On March 9, 2011, in the ongoing litigation regarding the constitutionality of President Obama’s Health Care Law, known as the Patient Protection and Affordable Care Act (“PPACA”), the United States submitted to the Eleventh Circuit Court of Appeals a motion to expedite consideration of its appeal of a Florida federal district court’s decision, which struck down PPACA in its entirety. While one request to expedite a PPACA appeal has already been granted, others are still under consideration in three Circuit Courts of Appeal.
In the Florida case, captioned Bondi v. U.S. Dep’t of Health and Human Services, District Court Judge Roger Vinson held that the minimum coverage provision of PPACA, which required certain non-exempted individuals to maintain a minimum level of health insurance coverage or pay a tax penalty, was unconstitutional because Congress lacked the authority under either its commerce or taxing powers to require coverage.
Judge Vinson’s January 31, 2011 opinion also held that this minimum coverage provision could not be severed from the rest of PPACA and, therefore, the entire law, not just the unconstitutional provision, must be voided.
The government’s motion for an expedited appeal in the Eleventh Circuit was filed in order to comply with Judge Vinson’s March 3, 2011 order, issued after the government moved for clarification of his original decision. In that order, Judge Vinson agreed to stay his ruling declaring PPACA unconstitutional, pending the outcome of any appeal, if the government moved for an expedited appeal in either the Eleventh Circuit or the United States Supreme Court by March 10, 2011. Although the government has opted to file its appeal in the Eleventh Circuit, it seems inevitable that the Supreme Court will ultimately decide the Constitutionality of PPACA.

> _Input data_

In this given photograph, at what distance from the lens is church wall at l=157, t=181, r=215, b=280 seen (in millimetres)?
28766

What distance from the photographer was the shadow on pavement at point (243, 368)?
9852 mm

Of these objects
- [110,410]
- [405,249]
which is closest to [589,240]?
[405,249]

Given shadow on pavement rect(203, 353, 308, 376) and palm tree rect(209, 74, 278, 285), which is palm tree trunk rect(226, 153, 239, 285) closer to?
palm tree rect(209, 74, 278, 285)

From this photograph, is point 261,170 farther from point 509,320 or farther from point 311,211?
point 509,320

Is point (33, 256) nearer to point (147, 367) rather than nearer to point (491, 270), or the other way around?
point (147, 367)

> _The problem_
Which calendar dates appear in the text above about the appeal of the Florida ruling on the health care law? List every one.

> _Answer to the exercise_
March 9, 2011; January 31, 2011; March 3, 2011; March 10, 2011